Wo ist Antidiskriminierungsarbeit laut dem Lesetext am dringlichsten?

[Lesetext]:
++++++

Zudem wurde aus Liebschers Auswertung wenig überraschend deutlich, wo Antidiskriminierungsarbeit am dringlichsten ist: bei der Polizei. Die Behörde bemühe sich zwar sehr um Kooperation, lobte Liebscher, zugleich hätte das erste Jahr aber auch gezeigt, dass es „Muster“ von Diskriminierung gebe. Etwa, wenn Be­am­t*in­nen Mehrheitsdeutschen eher glaubten als migrantischen Menschen – oder bei Diskriminierungen durch Kol­le­g*in­nen aus falschem Corpsgeist alles abstritten.

++++++

[Bereitgestelltes Material]:
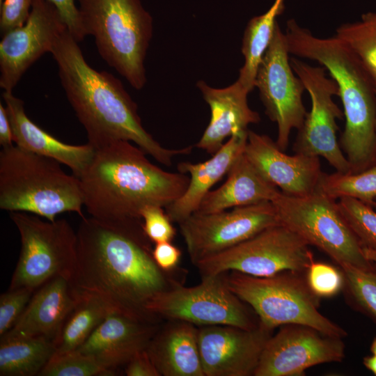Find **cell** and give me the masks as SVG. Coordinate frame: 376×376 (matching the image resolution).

++++++

[Antwort zur Aufgabe]: Bei der Polizei.